Listening to field recordings isn’t just about experiencing the sounds of places you may never visit. When captured well, the intangible energy of an environment or space is palpable in a recording, and this is especially the case when the places that are being represented are of particular significance to the phonographer. Whether or not every single extract on Collected Natures III represents a space that holds personal importance for Luke Hazard, also known as Ourson, is unclear, but it certainly feels that way. The set spans over three hours and is split into as many discs, titled “Home,” “Away,” and “Night,” respectively, and each piece is dominated by the calming hiss of a low fidelity analog recording, making even the most invasive noises, such as the whizzing by of cars or the grumble of an airplane engine, adopt much more calming visages.
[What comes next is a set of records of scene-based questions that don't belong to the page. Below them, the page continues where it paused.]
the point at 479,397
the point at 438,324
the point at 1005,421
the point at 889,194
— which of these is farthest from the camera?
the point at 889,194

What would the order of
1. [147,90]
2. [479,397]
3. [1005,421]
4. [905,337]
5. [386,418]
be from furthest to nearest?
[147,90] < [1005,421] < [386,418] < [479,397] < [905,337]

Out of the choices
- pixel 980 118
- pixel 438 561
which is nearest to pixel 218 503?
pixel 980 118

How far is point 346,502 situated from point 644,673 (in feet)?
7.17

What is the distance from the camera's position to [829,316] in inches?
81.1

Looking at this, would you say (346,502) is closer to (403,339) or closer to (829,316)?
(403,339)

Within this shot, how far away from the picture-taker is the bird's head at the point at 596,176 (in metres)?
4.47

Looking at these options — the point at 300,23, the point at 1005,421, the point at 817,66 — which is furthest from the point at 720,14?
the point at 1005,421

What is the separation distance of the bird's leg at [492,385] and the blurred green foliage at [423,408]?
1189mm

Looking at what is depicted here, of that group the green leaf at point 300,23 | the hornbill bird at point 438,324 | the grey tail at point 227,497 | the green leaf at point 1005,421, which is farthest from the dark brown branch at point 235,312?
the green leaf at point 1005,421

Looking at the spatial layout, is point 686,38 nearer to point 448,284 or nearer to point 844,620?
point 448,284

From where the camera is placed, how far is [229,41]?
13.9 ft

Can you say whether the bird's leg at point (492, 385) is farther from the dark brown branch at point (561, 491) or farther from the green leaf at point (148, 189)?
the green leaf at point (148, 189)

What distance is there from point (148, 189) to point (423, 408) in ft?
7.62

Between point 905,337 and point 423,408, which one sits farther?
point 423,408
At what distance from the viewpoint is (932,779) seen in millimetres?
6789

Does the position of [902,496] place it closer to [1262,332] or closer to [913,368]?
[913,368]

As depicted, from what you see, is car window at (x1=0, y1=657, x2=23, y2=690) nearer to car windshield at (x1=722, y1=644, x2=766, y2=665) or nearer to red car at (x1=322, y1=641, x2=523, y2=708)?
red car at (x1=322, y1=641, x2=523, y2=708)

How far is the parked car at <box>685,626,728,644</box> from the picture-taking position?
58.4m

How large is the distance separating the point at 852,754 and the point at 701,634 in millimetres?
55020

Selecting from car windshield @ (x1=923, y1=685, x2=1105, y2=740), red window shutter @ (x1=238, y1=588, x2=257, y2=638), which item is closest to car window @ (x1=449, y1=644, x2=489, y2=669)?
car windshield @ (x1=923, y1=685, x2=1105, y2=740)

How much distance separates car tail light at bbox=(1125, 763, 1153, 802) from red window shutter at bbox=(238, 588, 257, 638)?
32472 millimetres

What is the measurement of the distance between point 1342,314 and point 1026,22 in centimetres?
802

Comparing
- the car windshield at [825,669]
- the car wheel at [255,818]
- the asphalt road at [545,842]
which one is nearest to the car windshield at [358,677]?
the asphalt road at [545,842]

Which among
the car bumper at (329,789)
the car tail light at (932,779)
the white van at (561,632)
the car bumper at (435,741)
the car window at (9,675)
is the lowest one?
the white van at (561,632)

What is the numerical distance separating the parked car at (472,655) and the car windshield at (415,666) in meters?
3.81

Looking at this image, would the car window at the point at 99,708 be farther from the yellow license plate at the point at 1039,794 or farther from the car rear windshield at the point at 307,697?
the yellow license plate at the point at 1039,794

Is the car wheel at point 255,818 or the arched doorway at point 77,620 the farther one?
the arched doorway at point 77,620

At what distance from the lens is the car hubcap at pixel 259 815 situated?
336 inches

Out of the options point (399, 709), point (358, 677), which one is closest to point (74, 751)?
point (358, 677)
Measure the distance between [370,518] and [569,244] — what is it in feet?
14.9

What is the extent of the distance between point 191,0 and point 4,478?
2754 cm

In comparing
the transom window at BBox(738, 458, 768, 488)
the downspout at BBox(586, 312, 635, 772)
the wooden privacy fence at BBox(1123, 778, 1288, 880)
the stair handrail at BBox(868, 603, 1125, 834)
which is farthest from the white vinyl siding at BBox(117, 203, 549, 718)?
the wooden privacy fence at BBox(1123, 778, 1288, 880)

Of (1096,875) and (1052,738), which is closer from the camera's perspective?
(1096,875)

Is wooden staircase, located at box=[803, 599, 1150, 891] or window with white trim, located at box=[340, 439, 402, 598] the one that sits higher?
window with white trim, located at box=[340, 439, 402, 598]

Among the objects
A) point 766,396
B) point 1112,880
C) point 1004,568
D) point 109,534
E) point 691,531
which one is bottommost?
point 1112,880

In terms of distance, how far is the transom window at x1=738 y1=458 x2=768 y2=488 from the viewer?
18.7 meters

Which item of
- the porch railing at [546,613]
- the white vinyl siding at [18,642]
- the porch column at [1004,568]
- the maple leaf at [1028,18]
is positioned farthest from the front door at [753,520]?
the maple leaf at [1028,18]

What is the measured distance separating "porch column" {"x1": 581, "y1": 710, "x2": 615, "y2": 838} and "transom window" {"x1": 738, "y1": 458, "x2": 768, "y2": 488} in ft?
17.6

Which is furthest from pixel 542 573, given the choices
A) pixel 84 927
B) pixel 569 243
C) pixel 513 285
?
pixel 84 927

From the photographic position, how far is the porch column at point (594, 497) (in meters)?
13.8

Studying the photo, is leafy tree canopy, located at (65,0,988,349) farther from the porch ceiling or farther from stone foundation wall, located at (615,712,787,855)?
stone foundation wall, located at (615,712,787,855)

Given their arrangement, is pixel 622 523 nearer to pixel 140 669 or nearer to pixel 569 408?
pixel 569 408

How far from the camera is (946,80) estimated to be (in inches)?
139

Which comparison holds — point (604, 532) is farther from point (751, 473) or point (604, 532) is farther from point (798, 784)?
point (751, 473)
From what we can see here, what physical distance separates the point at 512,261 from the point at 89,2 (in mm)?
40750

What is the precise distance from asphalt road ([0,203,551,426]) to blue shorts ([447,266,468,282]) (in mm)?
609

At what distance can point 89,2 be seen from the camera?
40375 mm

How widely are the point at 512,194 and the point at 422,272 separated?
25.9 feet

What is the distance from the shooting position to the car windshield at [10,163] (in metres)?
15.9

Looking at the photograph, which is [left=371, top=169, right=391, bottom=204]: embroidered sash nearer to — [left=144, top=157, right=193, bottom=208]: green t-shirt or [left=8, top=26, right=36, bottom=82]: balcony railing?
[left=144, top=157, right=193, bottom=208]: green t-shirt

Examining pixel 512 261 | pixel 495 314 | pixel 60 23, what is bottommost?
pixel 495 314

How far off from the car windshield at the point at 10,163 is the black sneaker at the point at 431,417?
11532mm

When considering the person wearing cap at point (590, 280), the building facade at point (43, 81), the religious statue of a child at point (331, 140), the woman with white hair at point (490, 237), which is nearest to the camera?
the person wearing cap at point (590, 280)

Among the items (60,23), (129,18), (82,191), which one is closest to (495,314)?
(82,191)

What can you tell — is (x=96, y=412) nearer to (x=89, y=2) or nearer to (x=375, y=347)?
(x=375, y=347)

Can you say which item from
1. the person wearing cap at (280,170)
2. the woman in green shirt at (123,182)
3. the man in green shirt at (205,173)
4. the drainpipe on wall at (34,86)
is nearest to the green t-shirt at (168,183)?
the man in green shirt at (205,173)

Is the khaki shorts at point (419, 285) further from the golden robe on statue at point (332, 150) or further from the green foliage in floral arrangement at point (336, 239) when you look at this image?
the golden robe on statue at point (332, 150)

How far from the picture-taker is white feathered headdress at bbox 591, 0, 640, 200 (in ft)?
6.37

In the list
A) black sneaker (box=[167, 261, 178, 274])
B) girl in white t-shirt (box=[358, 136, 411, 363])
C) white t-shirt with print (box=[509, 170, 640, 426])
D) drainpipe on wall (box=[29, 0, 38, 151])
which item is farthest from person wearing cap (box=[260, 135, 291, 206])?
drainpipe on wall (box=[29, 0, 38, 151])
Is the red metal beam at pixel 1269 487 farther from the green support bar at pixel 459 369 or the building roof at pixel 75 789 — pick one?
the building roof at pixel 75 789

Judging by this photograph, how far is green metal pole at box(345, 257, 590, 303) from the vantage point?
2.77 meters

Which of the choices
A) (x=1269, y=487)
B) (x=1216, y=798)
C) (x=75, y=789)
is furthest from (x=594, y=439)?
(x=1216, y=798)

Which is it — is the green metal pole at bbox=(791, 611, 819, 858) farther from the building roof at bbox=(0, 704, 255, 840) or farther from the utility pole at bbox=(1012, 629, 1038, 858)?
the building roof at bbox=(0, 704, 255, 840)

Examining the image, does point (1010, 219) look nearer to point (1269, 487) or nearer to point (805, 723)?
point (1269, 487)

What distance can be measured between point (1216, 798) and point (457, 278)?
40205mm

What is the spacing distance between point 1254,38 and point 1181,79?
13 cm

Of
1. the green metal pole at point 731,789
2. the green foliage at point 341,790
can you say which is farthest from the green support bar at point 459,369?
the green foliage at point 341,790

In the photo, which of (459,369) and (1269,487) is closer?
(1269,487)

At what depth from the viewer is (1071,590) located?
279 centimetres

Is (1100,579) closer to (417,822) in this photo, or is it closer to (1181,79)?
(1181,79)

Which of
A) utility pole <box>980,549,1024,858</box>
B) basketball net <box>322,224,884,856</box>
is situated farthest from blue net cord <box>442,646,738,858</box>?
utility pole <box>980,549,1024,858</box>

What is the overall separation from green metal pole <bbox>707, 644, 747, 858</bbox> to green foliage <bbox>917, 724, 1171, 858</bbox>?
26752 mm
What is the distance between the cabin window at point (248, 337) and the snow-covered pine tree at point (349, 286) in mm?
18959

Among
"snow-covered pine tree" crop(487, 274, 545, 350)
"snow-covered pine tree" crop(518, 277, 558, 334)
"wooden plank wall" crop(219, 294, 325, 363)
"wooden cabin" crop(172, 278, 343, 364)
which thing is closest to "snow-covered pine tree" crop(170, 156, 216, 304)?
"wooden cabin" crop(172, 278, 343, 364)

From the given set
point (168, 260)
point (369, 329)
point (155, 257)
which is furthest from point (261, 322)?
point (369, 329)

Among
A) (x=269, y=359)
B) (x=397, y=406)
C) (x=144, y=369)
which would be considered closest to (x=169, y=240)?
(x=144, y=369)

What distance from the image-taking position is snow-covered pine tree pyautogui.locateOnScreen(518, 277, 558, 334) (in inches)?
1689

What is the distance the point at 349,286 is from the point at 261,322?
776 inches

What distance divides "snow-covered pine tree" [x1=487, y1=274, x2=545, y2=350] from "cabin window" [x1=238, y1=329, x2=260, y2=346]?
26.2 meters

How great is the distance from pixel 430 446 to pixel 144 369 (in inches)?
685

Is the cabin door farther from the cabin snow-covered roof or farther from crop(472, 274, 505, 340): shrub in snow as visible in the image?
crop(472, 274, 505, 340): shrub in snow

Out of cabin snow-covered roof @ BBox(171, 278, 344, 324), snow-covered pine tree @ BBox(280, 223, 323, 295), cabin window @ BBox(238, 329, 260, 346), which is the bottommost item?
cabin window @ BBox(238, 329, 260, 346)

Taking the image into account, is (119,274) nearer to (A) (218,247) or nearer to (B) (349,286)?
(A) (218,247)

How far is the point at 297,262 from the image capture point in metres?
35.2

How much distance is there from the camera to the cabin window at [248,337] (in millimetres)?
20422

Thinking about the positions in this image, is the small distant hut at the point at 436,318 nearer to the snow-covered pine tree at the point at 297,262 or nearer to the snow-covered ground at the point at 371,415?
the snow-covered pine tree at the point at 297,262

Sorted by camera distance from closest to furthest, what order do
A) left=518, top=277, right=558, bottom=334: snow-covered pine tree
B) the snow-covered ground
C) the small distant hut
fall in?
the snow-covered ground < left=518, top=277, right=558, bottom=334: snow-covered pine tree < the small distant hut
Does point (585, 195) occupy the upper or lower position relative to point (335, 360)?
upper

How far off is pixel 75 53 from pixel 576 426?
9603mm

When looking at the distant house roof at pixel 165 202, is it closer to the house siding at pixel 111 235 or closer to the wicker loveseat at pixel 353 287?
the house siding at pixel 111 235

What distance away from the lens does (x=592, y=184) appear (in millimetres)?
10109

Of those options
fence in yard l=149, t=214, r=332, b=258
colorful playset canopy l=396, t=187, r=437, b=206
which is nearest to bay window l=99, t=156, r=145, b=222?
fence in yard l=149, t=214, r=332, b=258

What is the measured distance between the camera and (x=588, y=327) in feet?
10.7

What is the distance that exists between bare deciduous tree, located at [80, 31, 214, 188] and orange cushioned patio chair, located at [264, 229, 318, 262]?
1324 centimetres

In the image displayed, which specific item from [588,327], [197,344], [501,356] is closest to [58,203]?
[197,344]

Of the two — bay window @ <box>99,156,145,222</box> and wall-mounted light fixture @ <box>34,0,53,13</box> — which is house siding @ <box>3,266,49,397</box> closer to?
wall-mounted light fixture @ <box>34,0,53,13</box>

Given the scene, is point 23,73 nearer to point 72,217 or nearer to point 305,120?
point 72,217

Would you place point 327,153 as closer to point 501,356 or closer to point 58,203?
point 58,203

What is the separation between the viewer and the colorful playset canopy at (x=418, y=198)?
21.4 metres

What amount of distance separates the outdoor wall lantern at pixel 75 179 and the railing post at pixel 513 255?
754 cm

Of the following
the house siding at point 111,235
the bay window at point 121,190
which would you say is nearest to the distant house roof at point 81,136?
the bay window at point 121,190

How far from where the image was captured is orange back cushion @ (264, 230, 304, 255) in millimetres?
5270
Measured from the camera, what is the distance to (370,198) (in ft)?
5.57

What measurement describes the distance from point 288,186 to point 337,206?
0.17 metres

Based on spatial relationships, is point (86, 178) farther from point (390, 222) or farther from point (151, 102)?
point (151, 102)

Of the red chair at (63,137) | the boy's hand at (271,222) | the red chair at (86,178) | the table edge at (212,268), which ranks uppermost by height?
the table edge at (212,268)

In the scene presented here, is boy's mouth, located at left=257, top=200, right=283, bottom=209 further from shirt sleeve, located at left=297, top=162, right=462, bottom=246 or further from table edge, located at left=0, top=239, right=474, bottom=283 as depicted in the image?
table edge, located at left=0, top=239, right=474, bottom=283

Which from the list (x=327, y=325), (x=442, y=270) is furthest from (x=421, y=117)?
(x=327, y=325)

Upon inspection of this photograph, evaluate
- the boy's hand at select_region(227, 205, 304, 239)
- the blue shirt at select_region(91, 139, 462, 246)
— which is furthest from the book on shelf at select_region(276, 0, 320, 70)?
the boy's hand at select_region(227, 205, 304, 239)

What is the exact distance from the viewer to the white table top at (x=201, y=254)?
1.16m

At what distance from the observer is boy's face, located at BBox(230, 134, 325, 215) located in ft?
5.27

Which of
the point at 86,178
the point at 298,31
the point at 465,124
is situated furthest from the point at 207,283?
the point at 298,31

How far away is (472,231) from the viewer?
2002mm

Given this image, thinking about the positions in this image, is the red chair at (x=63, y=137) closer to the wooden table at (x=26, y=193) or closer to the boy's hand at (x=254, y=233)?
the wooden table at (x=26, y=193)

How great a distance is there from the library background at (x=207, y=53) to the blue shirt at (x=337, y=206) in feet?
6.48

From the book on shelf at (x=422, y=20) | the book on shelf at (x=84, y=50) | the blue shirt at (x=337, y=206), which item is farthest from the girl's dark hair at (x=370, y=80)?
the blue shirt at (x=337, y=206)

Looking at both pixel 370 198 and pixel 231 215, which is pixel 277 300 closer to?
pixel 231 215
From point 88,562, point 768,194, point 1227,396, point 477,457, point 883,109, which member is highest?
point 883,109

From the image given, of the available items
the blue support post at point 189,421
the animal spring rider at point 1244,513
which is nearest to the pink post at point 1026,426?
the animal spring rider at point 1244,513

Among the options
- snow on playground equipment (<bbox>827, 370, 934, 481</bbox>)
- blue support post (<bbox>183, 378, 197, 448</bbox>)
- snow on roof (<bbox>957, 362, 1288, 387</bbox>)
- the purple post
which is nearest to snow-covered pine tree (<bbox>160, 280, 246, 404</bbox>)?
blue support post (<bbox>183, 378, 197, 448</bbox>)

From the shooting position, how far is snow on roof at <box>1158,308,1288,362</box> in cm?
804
Especially in the third disc, the tracks are very quiet, forcing a meditative level of focus on behalf of the listener not unlike Jürg Frey’s lowercase masterpiece Weites Land, Tiefe Zeit: Räume 1-8 (which I wrote about here). Hazard himself is also often present in the background of his captured soundscapes, and some of the most quietly impactful moments of Collected Natures III come at the end of a track when we hear him walking up to stop the recording, like on “Wind, Uninterrupted,” which is ironically interrupted by what sounds like the sliding of a screen door and clunking footsteps. Not only is each soundscape gorgeous on its own, but Hazard ensures that each one is contained within its own world, that each one is an established space.